Mukherjee, Abir: Ein angesehener Mann

Band 1 Sam Wyndham Serie

Originaltitel: A Rising Man
Verlag:
Heyne
erschienen:
2017
Seiten:
512
Ausgabe:
Taschenbuch
ISBN:
3453421736
Übersetzung:
Jens Plassmann

Klappentext:

Kalkutta 1919 – die Luft steht in den Straßen einer Stadt, die im Chaos der Kolonialisierung zu versinken droht. Die Bevölkerung ist zerrissen zwischen alten Traditionen und der neuen Ordnung der britischen Besatzung.

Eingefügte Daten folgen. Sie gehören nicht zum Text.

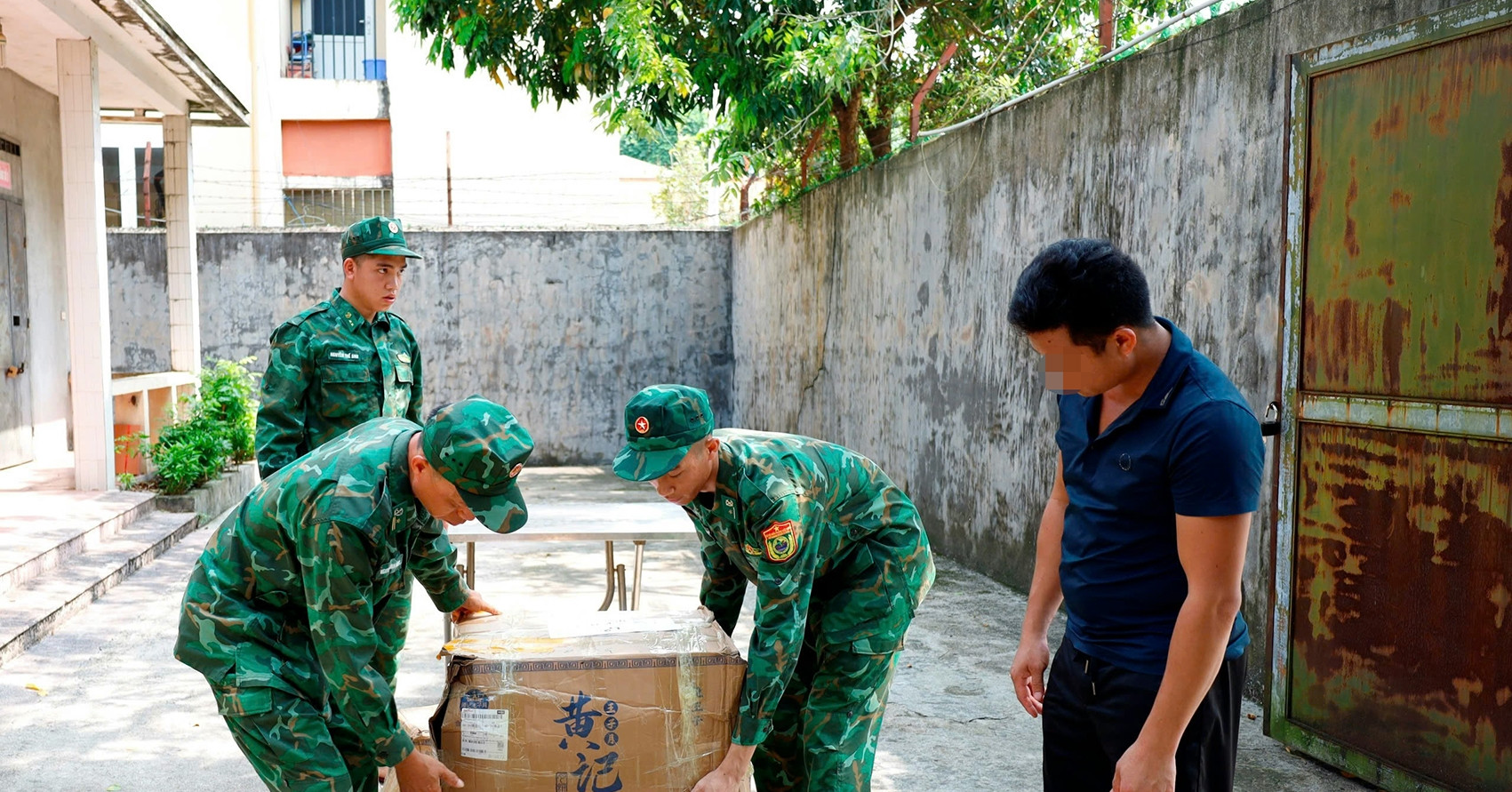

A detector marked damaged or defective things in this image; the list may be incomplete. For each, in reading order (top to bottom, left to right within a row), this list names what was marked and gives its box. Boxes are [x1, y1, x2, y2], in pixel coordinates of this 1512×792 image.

Aus dem Ersten Weltkrieg zurückgekehrt, findet sich Captain Sam Wyndham als Ermittler in diesem Moloch aus tropischer Hitze, Schlamm und bröckelnden Kolonialbauten wieder. Doch er hat kaum Gelegenheit, sich an seine neue Umgebung zu gewöhnen. Denn ein Mordfall hält die ganze Stadt in Atem. Seine Nachforschungen führen ihn in die opiumgetränkte Unterwelt Kalkuttas – und immer wieder an den Rand des Gesetzes.

Rezension:

Dieser Tage eine innovative historische Krimireihe zu finden, ist nicht ganz so einfach. Entweder man wandert im Mittelalter oder im viktorianischen England umher. Beides lese ich wirklich sehr gerne, aber dennoch ist es eine Freude, wenn mal etwas anderes übersetzt wird. Und ich bin besonders froh, dass ich nach dem etwas unspektakulärem Titel dann doch auch  noch den Klappentext in der Verlagsvorschau angeschaut habe, denn ansonsten wäre mir wirklich ein exzellenter Serienauftakt durch die Lappen gegangen.

In Abir Mukherjees historischem Krimi stimmt einfach alles. Das Setting, die Figuren, der Schreibstil, der Kriminalfall, die Verflechtung mit politischen und historischen Fakten und – soweit ich das beurteilen kann – die vorzügliche Übersetzung von Jens Plassmann.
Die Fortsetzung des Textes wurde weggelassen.